The questions would be, who decides what's non-free or not? PureOS, Debian,
fedora or the FSF? Or some other entity which could decide on such issues. In
this case it would be most likely PureOS. So they would need to help upstream
development to decide how to implement such a new feature. It would cost about
1hr of work, but first you need to plan it. give it a list of free licenses,
or a list of nonfree licenses, which list is bigger? list or regex. SPDX?

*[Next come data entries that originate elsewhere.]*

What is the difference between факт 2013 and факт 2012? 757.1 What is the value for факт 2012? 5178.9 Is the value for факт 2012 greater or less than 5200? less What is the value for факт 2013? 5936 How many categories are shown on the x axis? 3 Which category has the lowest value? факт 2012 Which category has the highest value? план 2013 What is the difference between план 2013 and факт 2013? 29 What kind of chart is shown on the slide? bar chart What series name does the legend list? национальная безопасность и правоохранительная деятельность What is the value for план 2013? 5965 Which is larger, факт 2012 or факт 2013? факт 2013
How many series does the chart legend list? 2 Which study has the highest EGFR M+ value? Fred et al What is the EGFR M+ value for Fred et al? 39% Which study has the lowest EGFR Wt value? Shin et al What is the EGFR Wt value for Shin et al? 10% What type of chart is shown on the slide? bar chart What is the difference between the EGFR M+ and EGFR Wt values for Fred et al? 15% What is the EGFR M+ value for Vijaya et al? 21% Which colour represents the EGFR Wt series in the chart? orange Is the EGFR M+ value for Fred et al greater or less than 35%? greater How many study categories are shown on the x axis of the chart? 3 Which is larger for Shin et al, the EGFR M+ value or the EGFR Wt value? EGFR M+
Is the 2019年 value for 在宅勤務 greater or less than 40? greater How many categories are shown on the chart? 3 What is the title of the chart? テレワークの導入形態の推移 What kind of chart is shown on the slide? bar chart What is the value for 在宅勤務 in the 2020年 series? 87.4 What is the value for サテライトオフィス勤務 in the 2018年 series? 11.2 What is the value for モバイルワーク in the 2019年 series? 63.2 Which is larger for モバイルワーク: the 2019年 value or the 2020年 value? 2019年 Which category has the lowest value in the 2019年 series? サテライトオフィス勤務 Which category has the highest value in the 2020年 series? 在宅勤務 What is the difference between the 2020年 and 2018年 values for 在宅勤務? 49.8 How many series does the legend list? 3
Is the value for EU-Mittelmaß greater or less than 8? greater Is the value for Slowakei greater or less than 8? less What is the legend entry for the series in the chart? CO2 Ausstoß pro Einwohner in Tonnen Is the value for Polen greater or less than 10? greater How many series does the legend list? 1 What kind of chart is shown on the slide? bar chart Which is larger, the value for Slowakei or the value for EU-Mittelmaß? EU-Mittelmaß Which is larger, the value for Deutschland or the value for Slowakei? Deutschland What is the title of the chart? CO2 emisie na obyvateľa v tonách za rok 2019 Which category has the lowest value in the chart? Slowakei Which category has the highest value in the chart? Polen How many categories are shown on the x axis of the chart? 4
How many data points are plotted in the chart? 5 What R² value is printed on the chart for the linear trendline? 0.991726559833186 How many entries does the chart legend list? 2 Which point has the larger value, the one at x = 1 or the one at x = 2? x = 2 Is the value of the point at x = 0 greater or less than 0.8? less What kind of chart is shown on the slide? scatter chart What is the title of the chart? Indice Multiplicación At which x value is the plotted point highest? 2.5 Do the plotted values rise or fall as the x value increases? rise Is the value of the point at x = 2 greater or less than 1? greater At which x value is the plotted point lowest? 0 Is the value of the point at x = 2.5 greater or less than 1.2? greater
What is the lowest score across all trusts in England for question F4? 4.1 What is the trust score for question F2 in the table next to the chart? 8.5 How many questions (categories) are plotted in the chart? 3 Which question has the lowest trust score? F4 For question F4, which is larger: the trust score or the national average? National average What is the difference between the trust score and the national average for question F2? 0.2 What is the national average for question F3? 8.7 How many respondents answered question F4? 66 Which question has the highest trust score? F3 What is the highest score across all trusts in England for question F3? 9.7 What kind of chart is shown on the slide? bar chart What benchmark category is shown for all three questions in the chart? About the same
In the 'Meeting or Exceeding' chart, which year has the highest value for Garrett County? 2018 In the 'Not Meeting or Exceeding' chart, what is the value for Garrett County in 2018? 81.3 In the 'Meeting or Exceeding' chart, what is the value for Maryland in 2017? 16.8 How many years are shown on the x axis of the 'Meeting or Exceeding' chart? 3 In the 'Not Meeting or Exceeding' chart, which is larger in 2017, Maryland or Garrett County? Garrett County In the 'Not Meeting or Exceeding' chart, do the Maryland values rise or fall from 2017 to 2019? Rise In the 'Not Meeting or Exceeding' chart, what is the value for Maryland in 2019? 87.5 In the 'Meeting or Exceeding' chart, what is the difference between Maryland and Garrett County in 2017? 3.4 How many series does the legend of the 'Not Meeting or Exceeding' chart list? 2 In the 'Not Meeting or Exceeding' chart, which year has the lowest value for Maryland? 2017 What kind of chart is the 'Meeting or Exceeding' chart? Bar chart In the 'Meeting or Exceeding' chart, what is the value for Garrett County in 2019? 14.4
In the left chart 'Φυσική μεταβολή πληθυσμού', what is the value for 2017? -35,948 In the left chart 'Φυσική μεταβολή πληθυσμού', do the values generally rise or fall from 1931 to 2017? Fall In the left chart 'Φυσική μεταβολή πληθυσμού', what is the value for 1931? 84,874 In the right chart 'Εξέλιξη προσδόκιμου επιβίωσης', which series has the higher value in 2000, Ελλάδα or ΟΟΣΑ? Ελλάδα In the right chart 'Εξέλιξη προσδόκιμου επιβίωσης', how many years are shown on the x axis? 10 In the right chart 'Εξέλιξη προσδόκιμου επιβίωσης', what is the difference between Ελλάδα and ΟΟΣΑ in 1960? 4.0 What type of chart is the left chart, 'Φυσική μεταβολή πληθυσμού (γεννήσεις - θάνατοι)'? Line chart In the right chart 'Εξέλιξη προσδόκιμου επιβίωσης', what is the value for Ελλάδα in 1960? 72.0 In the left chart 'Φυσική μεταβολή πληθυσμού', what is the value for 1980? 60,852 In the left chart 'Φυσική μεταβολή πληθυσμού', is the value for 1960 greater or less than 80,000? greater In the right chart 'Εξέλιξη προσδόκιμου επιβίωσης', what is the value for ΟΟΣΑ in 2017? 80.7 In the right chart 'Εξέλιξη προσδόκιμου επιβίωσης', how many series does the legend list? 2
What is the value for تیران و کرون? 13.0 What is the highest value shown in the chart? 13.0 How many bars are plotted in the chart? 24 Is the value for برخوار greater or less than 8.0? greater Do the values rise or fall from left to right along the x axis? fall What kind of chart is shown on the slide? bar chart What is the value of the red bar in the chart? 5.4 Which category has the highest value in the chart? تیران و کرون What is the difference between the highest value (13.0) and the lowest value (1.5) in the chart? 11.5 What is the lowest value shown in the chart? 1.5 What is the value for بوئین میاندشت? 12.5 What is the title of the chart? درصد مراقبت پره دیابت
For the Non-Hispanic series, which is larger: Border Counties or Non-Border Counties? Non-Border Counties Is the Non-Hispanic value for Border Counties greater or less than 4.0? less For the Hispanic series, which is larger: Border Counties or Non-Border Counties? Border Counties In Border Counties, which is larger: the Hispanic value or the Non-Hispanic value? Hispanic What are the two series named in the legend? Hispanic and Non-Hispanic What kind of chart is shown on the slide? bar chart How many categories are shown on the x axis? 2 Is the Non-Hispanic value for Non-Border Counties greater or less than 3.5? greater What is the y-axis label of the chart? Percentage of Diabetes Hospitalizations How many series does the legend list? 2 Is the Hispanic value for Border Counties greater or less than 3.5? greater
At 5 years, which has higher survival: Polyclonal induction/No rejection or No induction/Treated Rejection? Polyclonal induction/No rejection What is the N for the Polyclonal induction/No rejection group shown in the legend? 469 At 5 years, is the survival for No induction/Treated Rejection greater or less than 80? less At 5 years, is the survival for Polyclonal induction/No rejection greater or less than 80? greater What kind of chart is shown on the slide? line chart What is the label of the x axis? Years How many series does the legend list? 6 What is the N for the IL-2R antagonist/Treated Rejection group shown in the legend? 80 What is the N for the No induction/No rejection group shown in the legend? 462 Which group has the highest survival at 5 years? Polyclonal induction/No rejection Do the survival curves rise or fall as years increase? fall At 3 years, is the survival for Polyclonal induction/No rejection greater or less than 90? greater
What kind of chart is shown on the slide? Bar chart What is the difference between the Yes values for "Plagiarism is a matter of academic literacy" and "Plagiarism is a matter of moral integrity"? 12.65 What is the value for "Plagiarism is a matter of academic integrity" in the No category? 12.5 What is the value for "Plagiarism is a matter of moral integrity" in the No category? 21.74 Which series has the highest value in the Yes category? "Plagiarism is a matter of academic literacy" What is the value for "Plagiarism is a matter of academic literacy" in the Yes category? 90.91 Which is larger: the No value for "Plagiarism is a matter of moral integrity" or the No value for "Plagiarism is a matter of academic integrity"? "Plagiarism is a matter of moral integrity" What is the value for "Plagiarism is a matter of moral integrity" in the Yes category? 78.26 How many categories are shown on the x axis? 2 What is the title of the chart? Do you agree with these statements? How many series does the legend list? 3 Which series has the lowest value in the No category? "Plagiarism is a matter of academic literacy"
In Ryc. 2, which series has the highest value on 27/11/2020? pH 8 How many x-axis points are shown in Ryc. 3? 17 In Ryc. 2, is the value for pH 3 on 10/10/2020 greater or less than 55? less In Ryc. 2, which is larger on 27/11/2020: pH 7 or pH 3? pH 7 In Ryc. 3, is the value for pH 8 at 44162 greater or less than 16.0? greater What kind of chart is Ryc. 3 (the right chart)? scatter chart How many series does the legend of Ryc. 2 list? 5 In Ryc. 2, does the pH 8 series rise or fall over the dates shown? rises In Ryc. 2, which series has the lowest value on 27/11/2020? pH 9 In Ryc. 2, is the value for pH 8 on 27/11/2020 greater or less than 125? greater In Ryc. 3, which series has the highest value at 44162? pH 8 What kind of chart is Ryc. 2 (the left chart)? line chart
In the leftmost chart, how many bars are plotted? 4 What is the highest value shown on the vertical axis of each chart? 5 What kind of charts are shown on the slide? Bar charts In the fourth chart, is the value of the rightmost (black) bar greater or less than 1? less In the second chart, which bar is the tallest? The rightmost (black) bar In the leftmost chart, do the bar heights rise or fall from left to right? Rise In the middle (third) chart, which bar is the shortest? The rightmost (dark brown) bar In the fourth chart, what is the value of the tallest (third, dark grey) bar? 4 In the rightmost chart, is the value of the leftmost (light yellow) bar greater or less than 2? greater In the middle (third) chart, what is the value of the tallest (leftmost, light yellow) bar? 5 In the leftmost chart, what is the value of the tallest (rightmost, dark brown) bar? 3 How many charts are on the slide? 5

Upstream has no idea. The bigger native packagers are much more important in
such wide-reaching new policy decisions, such as npm or pypi, or emacs and
cpan.

As it turns it this pureos fellow has no interest at all in solving these
issues, and on the other side pypi also has zero interest into helping pureos
with their goal. Interestingly the pureos guy said on the pypi ticket the
complete opposite than on the pureos ticket. He is not interested to block pip
from being distributed with pureos, even if pypi has many packages with
nonfree licenses or unclear licenses. Same for npm. Same for all other package
databases and package clients.

So it looks like they just selectively picked the smallest packager from a
random observance. They are certainly not interested at all in helping with
the open questions to solve it for the users. But users can decide by
themselves. Look at the license. That's called freedom.